WRITTEN INSTRUCTION =
Show every line below that contains the word "further". Treat the match as case-sensitive.

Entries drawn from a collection
------------------------------------------------

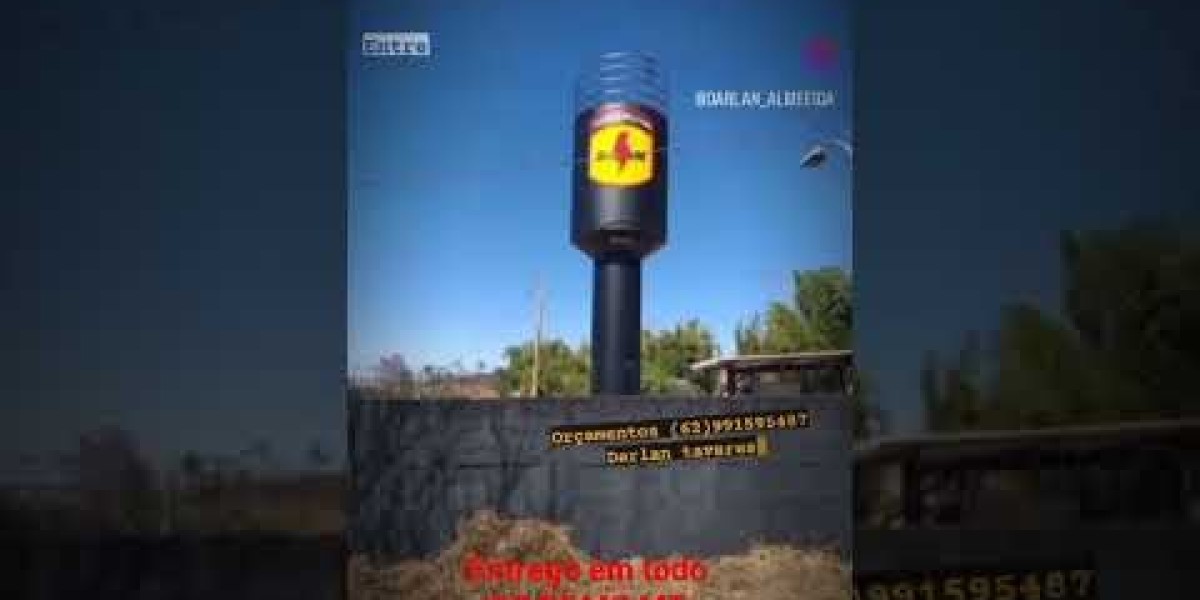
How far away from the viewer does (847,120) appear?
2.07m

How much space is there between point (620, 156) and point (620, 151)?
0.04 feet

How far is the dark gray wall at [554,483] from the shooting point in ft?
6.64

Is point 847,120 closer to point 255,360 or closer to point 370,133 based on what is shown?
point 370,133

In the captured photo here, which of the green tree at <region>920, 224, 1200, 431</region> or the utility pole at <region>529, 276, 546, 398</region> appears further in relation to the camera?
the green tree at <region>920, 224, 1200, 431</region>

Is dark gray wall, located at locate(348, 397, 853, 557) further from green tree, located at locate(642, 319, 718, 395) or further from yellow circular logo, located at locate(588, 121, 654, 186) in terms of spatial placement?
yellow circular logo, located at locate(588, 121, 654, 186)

------------------------------------------------

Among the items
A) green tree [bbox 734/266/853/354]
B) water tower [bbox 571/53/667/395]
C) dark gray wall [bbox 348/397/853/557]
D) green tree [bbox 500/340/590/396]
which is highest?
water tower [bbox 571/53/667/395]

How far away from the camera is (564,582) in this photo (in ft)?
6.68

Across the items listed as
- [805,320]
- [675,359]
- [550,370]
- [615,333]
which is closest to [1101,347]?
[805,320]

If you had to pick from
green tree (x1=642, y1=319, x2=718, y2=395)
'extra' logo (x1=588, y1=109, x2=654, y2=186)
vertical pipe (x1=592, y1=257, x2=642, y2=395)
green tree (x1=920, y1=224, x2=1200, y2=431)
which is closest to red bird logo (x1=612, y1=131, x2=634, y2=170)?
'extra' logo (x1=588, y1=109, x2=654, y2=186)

------------------------------------------------

ANSWER =
In the captured photo here, which of the green tree at <region>920, 224, 1200, 431</region> or the utility pole at <region>529, 276, 546, 398</region> appears further in relation to the camera?
Is dark gray wall, located at locate(348, 397, 853, 557) further from green tree, located at locate(642, 319, 718, 395) or further from yellow circular logo, located at locate(588, 121, 654, 186) in terms of spatial placement?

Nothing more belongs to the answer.